Estevao could only be a second-half substitute at the Emirates following a trip home to Brazil (Adrian Dennis/AFP via Getty Images)

“There was a feeling in the stadium that this tie could turn. We didn’t achieve what we wanted to, but it’s not about game plans — it’s about results. I have to give our players so much credit for what they put into the game. The goal comes when we’re just throwing the kitchen sink at the game. That’s going to happen. We have to make sure that we take the positives from that, but we’re here to get results.”

This tie was never going to be a fair litmus test of Rosenior’s prospects of success at Chelsea.

Last month’s first leg at Stamford Bridge fell just four days after his appointment as Enzo Maresca’s replacement, when he was still familiarising himself with a squad in the midst of a gruelling fixture crunch and an untimely wave of flu. Had that game ended 4-1 to Arsenal rather than 3-2, as it easily could have done, Tuesday’s second leg would have been rendered a non-event.
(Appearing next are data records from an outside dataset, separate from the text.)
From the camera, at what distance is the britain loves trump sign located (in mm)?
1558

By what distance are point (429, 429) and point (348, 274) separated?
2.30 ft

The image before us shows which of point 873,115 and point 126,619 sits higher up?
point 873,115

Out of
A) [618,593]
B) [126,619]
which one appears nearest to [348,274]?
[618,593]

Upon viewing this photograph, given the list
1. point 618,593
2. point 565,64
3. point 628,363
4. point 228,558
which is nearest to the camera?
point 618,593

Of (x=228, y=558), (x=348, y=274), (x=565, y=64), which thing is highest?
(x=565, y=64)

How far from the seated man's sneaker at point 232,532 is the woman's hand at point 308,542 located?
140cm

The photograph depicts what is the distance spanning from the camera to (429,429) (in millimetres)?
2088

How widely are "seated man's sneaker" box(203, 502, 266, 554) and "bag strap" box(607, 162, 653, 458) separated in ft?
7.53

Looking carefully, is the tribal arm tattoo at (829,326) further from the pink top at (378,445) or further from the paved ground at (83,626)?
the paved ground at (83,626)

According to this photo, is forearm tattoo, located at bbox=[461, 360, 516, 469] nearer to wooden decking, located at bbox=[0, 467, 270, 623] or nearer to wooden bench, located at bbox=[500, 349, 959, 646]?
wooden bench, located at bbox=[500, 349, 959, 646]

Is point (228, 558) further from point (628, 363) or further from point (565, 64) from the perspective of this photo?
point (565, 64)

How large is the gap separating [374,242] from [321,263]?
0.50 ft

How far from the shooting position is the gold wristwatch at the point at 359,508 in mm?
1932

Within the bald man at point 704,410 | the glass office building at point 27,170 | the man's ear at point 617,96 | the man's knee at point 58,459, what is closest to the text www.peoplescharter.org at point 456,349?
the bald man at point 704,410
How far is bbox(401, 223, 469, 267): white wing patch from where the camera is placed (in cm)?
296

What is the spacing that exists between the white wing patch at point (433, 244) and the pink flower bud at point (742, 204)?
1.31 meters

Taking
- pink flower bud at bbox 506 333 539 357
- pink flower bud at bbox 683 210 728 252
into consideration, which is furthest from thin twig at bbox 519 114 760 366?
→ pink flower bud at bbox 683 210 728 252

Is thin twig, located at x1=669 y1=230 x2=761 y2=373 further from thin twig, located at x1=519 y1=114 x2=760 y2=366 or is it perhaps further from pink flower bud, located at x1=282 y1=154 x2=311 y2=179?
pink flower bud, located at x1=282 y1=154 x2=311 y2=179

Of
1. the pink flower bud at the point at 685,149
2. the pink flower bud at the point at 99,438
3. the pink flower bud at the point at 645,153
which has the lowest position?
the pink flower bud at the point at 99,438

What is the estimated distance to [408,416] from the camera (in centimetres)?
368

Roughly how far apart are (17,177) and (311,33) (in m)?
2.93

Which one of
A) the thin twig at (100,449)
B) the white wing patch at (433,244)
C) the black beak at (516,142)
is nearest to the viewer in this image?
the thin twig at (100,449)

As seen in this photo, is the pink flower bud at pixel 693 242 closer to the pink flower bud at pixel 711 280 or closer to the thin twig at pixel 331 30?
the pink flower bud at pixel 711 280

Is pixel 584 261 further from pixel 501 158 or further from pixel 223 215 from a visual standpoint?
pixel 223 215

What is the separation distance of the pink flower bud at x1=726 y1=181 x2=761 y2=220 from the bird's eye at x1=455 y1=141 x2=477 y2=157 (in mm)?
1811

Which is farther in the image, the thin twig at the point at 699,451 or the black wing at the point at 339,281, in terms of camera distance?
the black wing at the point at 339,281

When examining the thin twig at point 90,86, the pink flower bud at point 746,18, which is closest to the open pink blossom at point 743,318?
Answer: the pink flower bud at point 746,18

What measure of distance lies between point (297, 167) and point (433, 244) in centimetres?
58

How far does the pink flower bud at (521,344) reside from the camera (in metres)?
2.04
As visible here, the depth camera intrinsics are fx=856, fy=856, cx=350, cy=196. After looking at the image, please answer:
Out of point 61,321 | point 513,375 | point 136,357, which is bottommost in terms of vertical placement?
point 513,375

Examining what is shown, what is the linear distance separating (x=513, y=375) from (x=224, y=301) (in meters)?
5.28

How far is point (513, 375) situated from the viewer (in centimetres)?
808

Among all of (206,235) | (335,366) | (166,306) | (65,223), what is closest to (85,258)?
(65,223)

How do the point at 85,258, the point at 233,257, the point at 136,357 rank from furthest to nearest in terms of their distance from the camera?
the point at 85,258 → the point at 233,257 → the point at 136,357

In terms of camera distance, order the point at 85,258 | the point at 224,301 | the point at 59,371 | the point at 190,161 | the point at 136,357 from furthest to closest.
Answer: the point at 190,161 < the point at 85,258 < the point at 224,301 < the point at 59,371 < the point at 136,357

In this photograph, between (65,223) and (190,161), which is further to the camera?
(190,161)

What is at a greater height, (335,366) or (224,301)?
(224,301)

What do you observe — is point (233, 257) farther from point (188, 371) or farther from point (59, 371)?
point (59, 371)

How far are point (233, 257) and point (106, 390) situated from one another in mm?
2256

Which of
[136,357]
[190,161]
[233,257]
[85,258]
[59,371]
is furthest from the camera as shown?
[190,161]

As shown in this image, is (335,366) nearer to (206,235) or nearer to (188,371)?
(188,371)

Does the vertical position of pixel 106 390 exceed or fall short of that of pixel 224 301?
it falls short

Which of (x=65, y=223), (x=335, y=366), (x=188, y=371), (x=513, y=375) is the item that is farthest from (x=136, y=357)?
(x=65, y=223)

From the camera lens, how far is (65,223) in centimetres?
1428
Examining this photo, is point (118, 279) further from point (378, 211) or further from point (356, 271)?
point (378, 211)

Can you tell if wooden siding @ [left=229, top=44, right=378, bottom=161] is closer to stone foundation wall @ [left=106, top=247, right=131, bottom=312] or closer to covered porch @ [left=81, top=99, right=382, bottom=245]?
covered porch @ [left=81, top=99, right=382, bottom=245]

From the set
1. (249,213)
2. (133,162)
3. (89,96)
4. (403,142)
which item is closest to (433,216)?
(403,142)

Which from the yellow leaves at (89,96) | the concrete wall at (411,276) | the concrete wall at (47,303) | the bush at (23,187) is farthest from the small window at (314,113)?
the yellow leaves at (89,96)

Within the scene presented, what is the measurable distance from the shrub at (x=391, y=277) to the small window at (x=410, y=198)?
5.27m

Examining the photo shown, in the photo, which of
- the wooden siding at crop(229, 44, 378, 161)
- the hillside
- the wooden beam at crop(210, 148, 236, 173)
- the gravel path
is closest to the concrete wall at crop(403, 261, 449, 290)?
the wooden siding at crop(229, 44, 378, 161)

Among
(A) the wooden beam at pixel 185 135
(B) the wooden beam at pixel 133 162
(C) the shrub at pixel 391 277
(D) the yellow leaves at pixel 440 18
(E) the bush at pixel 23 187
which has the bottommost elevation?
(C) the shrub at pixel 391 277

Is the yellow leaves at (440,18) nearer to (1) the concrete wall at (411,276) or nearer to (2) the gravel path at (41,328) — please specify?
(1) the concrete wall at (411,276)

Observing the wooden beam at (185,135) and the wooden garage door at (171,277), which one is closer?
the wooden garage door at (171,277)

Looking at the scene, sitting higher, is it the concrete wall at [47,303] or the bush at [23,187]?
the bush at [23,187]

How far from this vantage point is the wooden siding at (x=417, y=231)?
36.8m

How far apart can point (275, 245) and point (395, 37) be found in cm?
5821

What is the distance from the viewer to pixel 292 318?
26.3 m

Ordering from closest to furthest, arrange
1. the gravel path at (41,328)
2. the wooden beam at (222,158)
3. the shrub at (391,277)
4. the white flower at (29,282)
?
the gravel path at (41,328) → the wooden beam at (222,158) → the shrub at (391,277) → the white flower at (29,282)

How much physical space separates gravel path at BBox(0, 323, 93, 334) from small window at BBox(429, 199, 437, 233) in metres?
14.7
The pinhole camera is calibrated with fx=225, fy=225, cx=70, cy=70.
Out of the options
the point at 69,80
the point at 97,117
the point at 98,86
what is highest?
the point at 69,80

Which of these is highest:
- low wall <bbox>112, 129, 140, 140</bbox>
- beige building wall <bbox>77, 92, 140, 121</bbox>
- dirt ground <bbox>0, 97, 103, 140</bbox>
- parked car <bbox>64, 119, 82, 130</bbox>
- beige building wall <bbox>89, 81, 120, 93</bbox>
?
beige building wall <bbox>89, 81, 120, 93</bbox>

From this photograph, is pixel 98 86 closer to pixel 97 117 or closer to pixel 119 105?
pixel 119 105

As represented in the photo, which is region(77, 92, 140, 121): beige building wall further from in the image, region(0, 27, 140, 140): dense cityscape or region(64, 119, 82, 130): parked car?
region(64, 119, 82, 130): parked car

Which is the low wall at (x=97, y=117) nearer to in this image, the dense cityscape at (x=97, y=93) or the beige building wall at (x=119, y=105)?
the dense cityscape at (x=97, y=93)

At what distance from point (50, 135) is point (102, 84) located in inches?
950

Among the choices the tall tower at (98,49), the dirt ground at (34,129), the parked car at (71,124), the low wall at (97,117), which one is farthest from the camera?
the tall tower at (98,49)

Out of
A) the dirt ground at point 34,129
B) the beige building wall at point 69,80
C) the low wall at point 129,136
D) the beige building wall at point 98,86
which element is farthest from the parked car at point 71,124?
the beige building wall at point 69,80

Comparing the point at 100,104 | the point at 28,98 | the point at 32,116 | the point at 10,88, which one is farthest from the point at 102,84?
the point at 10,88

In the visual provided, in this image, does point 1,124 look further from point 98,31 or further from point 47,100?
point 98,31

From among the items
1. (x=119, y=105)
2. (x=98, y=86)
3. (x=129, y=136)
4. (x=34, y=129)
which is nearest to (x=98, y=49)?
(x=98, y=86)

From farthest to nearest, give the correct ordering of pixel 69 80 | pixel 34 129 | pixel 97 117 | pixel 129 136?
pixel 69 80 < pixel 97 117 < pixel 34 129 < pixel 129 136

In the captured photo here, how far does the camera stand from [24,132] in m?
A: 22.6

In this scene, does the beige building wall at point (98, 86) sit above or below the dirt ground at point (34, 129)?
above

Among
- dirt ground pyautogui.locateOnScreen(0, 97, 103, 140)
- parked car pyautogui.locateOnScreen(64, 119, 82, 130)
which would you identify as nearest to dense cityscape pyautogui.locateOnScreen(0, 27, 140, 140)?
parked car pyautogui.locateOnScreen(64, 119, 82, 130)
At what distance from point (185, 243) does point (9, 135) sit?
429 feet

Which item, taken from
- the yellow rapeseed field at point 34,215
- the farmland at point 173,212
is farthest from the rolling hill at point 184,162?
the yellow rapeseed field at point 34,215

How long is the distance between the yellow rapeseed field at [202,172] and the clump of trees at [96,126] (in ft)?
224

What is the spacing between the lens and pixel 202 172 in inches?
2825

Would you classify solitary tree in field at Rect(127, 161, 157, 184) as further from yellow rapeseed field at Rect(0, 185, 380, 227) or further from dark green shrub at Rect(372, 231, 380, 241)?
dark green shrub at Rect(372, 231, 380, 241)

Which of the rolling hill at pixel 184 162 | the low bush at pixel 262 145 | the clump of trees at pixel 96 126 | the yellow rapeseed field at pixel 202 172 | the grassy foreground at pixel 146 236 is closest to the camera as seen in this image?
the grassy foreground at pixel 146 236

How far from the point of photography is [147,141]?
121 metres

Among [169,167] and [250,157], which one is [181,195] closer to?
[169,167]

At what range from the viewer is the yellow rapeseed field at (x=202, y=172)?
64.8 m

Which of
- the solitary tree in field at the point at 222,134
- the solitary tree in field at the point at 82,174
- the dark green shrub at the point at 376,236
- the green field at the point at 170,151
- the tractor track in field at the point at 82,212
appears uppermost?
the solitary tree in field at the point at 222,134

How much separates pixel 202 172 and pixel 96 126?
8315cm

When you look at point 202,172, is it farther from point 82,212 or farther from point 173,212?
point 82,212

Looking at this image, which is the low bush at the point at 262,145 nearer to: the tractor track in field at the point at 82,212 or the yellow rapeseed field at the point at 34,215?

Deprived of club captain Reece James and winger Pedro Neto by failed late fitness tests and with the knowledge that Palmer and Estevao — the latter just off a plane after being granted compassionate leave in Brazil — could only realistically give him 30 minutes plus a possible 30 more in the event of extra time, Rosenior’s choice to take the pragmatic route from the start was eminently justifiable.

It may be an inconvenient truth for some, but Arsenal are the best team in England and in Europe right now.

They are not the prettiest team to watch but they are nasty in the nicest possible sense, with size and snarl in every position. They find pleasure in the grind and take a winner’s relish in defending.

Chelsea found their way to goal blocked by Arsenal on Tuesday (Mike Hewitt/Getty Images)

Through the fog of fierce London rivalry, Chelsea fans can grudgingly recognise in Mikel Arteta’s side many qualities they have prized at Stamford Bridge in this century.

Rosenior should take heart from the fact his team matched Arsenal’s physicality and intensity throughout.

The consequence of that was an ugly, attritional game in which fouls were frequent and long-range shots were the only ones to be had. But the visitors also needed a moment of uncharacteristic sloppiness, like the two that Alejandro Garnacho exploited in the first leg at Stamford Bridge, from Arsenal, and they never looked likely to get it.

With both teams missing key names, Arsenal had more quality in more positions. Then there is the matter of seasoning. Years are not the only measure of experience but the average ages of the two starting XIs are telling: 26 for the team in red, 23.9 for those in blue.

Those numbers are a reflection of the recruitment choices these two clubs have made in recent years, and it is hard to avoid the conclusion that Arsenal are built to win now to a degree that Chelsea simply are not.

It may not always be this way. Rosenior can take solace in the knowledge that the gap to Arsenal narrows considerably when Palmer, James and Neto are fit to start, as Chelsea demonstrated, even with 10 men for more than a half, when drawing 1-1 with Arteta’s team at Stamford Bridge in November.

February affords Chelsea more rest than January, as well as fixtures that give Rosenior the chance to build on recent Premier League momentum that should not be derailed by a narrow Carabao Cup semi-final exit against a side on course to win the title.

Then they return to the Emirates Stadium for the reverse league fixture on March 1, when more favourable circumstances may present Rosenior and Chelsea with the opportunity — and perhaps the obligation — to do more.